Farmers needed to help train robots to spot slugs
Farmers are being called on to help train robots to spot slugs and the damage they cause to arable crops.
The ground-breaking trial, set to start in the spring, will equip the ‘Slug Sleuths’ with special rigs designed to improve the complex machine-learning algorithms used to identify the slimy pests.
Farmers interested in taking part are invited to join a webinar on January 10.
The trial is part of SLIMERS, a £2.6M Defra-funded project to develop new management strategies to help farmers achieve more sustainable slug control in arable crops.
The new work will run in-parallel with another component of the project which analyses the distribution of slugs in arable fields.
The information will help the team to develop more sustainable approaches to the use of pellets by targeting only the patches where the pest gathers.

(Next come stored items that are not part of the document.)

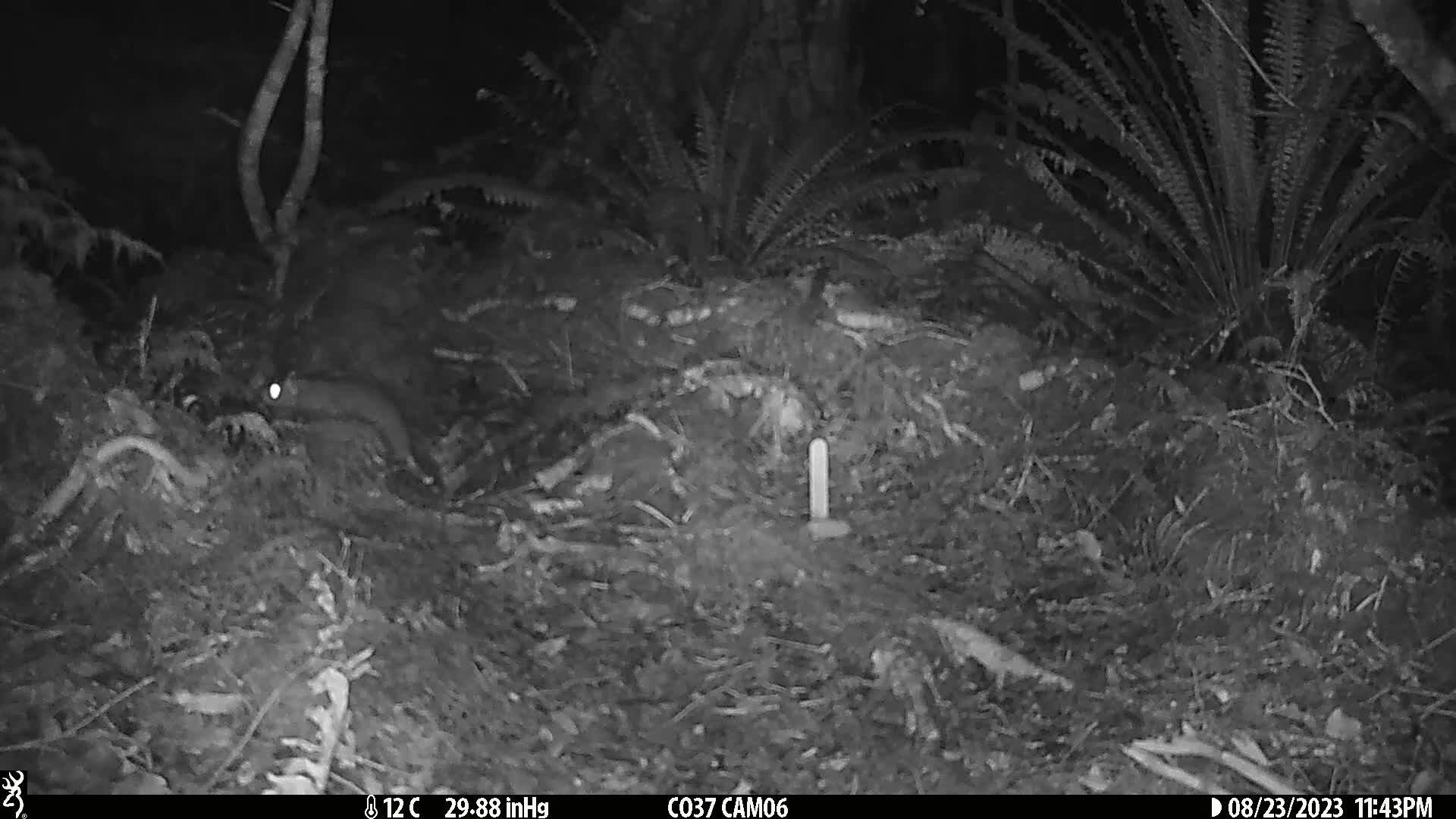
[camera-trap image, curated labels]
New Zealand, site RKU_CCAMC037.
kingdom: Animalia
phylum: Chordata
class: Mammalia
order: Rodentia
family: Muridae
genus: Rattus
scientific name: Rattus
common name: rat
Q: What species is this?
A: Rat (Rattus).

Farmers are already successfully delivering the field experiments for the investigation and the SLIMERS project is now seeking similar support to investigate slug control using the application of biological agents (nematodes) with an autonomous robot.
“We developed the concept of autonomous slug control through the SlugBot project, funded by Innovate UK,” said Technical Lead for SLIMERS Dr Jenna Ross, OBE, of Agri-Tech Centre CHAP.

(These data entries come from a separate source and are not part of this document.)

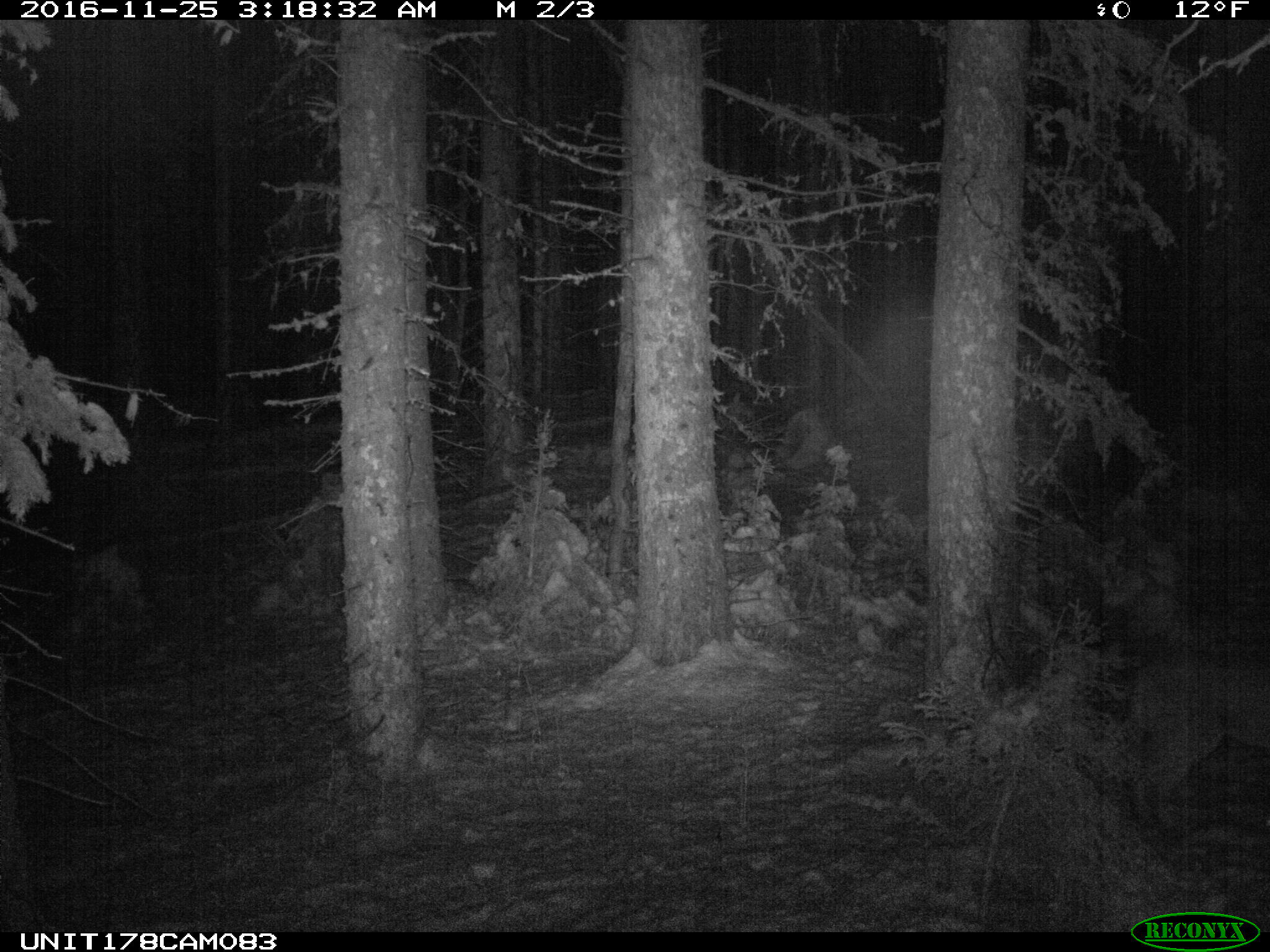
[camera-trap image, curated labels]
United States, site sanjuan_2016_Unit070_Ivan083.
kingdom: Animalia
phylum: Chordata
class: Mammalia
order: Carnivora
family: Felidae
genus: Puma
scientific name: Puma concolor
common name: mountain lion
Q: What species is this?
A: Puma concolor (mountain lion).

“This work enabled robots to identify slugs and then spot-treat them with advanced alternative biological control methods.
“These new trials will put that proof of concept to the test in real field situations. But we need farmers to use their skill and judgement to train the robot AI.”
Special rigs, equipped with the latest camera technology, have been designed and are currently being built by SLIMERS project partner Small Robot Co (SRC).
Farmers will use these to mimic a robot moving through the field and direct the rig to the patches where slugs gather to devour the crop.
Thousands of multi-spectral images of slug infestation will be gathered and fed into the machine-learning algorithms that will soon be used to find slugs and treat them without any human intervention.
Ray King, Lead Mechanical Engineer at SRC, said: “Robots learn as they go. The more images we gather, the better they will be at identifying this important pest.”
At the webinar on 10 January, Ray will give an insight into the world-leading technology SRC has developed to identify pests and pathogens in arable fields, and explain how the trial will work.
Dr Kerry McDonald-Howard will share some of her expertise on Phasmarhabditis species – parasitic nematodes that feed on slugs.
The farmer ‘slug sleuths’ recruited to use the rigs to train the AI will be paid to carry out the work and gather the data by the British On-Farm Innovation Network (BOFIN).
“Farmers who know their fields know where slugs gather and where the damage is greatest,” said BOFIN Founder and Managing Director Tom Allen-Stevens.
“The work on patch treatment of slugs previously funded at Harper Adams University by AHDB and now being developed under SLIMERS has refined this by proving that other slug patches also occur in all fields.
“Targeting all these areas with slug pellets results in commercially viable and environmentally sustainable control. In practice these patches also offer the target areas for the robot to operate in, reducing the area they need to search.
“At the webinar we’ll explain how farmers will be paid to help transfer this knowledge to the robot AI.”